MortgagesUndressed

Exposing Mortgage Facts - Making Mortgages Transparent

How Do Good Loan Officers Decide What To Charge You?

I have been challenged on a few old posts with, “what right do you have to mess with what people are charged”? “It is the market that determines that isn’t it?” “Let the market decide what loan officers should charge.”

That is all fairy tale talk. At least with the loan officers I would like to see out of the business. With rebates given for raising rates, including a pre-payment penalty clause, selling a sub-prime loan, or selling an ARM with terms favorable to the bank when the loan adjusts up it is very difficult to let the market decide the money the lender will earn.

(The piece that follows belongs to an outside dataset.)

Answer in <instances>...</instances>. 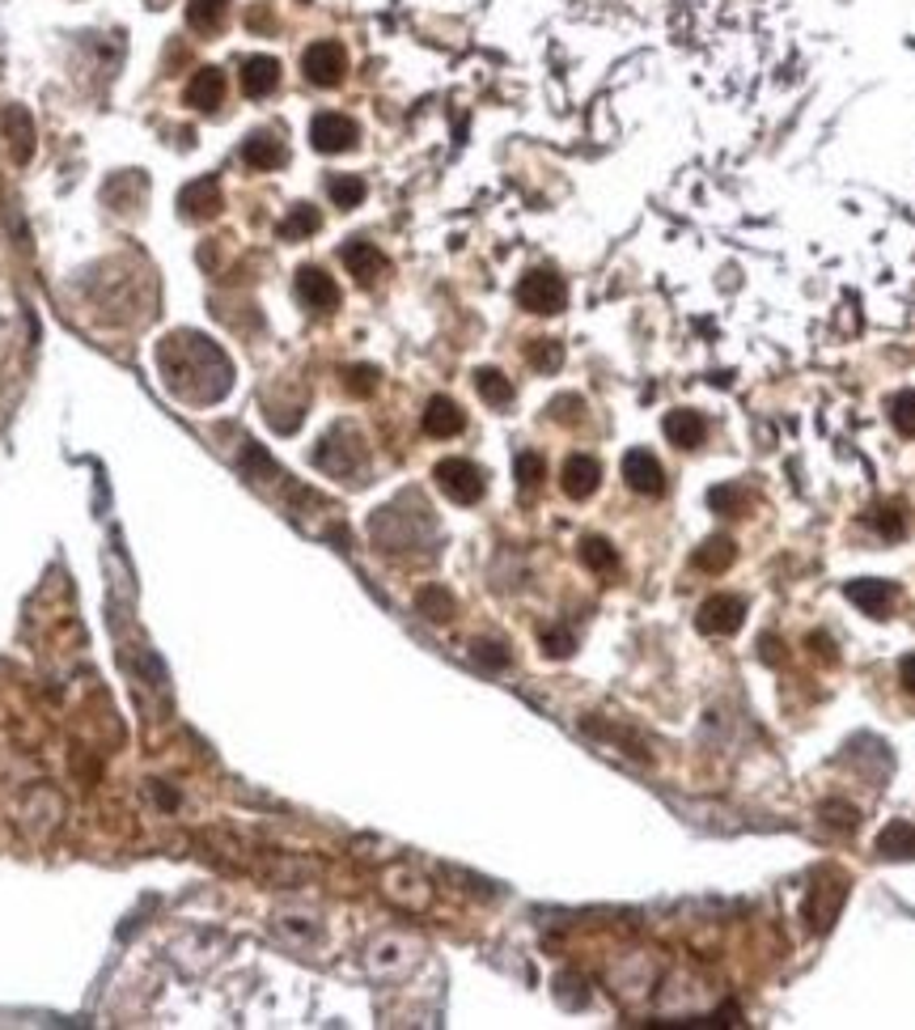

Add to that - almost no one will go through a second application. If a liar can get you to fill out the application, you are nearly dead meat.

Add to that - if the liar or greedy loan officer can get you close to closing before you see the numbers he has got you. Too few people are willing to walk, even when getting ripped off.

Add to that - all too many borrowers are in a hurry at closing, just sign without reading.

So the bad ones, they charge as much as possible on each and every loan.

Then there are the stellar ones. The stellar ones are loan officers that are truly professional. The loan officer that can garner the trust of real estate agents. How do they charge?

First of all - they are having enough activity to know what is competitve.

Next - they believe in their hearts that the HUD 1 closing statement is an indication of their integrity. First of all it will match the Good Fatith Estimate for costs. It will match the lock sheet for rate and fees. These loan officers assume that the real estate agent for both sides of the sale, the borrower and everyone the borrower knows will some day see the HUD 1. They know that if there are thousands of dollars in rebates, someone will see them and judge them. They know their reputation is on the line, and more importantly their ability to get referrals and repeat business.

So in summary, how do good loan officers decide what to charge you? They charge what is competitive to the marketplace. The difference in a good loan officers methods, there are no tricks and there is full disclosure.

5 Comments so far

  1. Marc Brinitzer March 7th, 2007 8:58 am

    While I’m not necessarily convinced that transparency is the cure for the problem of greedy loan officers, there are clearly good LO’s and bad ones. The challenge for the consumer becomes differentiating between the two.

    >They know their reputation is on the line, and more importantly their ability to get referrals and repeat business.

    This is a key point. Good loan officers view this business as a career. They work hard to create lasting client relationships that generate repeat/referral business.

    Bad ones see it as a job where they can generate high commissions by tricking the client. But the truth always comes out, and the bad loan officer must continually find new blood or must find a new job.

    That suggests that asking the consumer is best served shopping by reputation and experience rather than price.

  2. Teresa Boardman March 7th, 2007 9:56 am

    Lar - you really undressed this one!

  3. Larry Cragun March 7th, 2007 1:13 pm

    Right on Marc.. Yeah hate to have to do it Teresa.

  4. matt March 7th, 2007 3:13 pm

    “While I’m not necessarily convinced that transparency is the cure for the problem of greedy loan officers”

    true, imagine if we removed transparency from everything…

  5. Larry Cragun March 7th, 2007 3:18 pm

    Matt, thanks for dropping by. several factors make home borrowers extremely vulnerable to lenders, factors that are unique to lending. how to get a rebate and hide it are a couple. lar
    PS: LJ has been looking at some of your tools.